**Source data:**
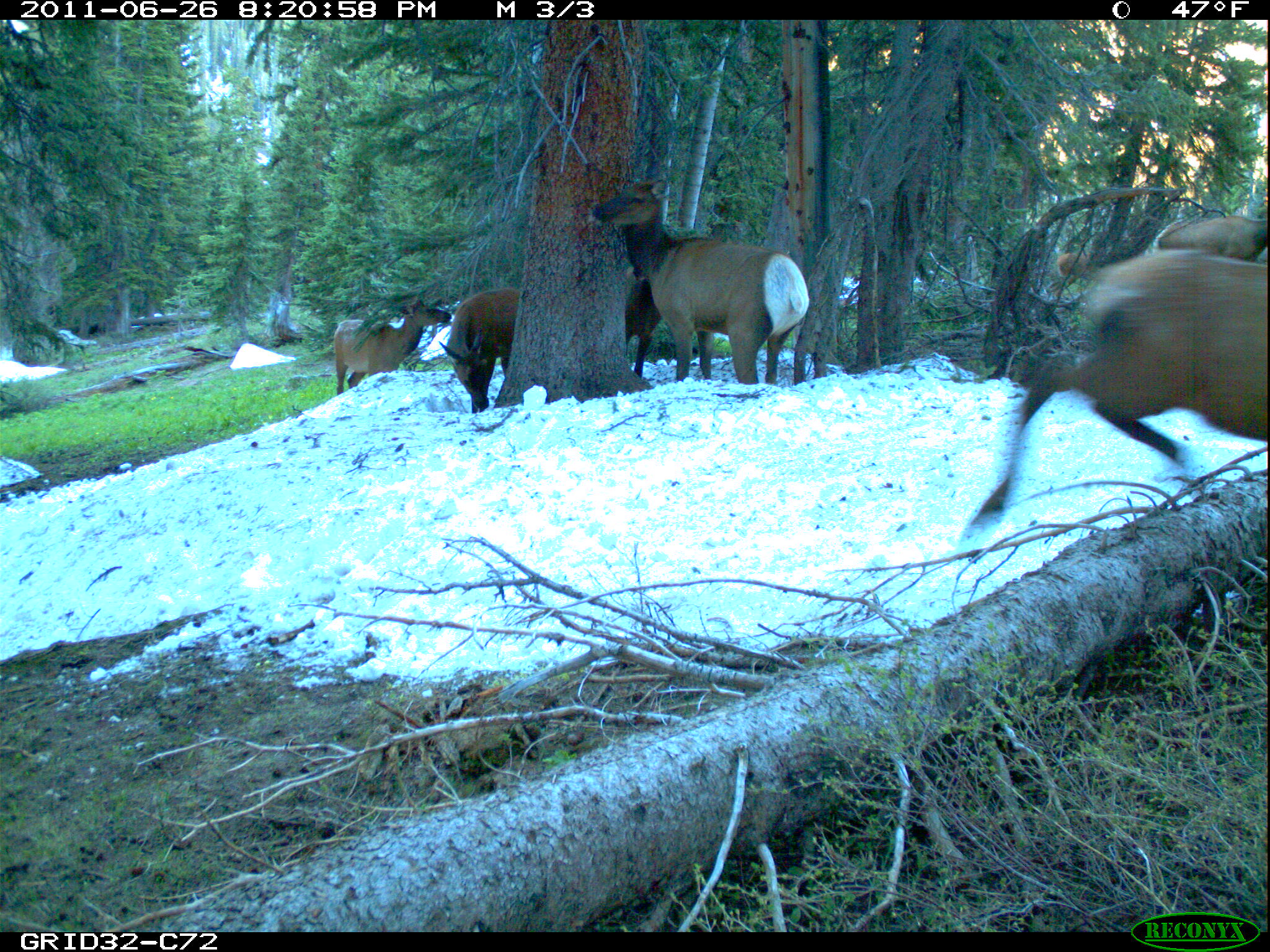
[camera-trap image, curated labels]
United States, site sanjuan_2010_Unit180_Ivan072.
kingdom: Animalia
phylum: Chordata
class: Mammalia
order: Artiodactyla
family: Cervidae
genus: Cervus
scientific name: Cervus elaphus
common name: red deer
Cervus elaphus (red deer).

**Work to be completed:** Print the records above verbatim, minus any pictures.

**Task solution:**
[camera-trap image, curated labels]
United States, site sanjuan_2010_Unit180_Ivan072.
kingdom: Animalia
phylum: Chordata
class: Mammalia
order: Artiodactyla
family: Cervidae
genus: Cervus
scientific name: Cervus elaphus
common name: red deer
Cervus elaphus (red deer).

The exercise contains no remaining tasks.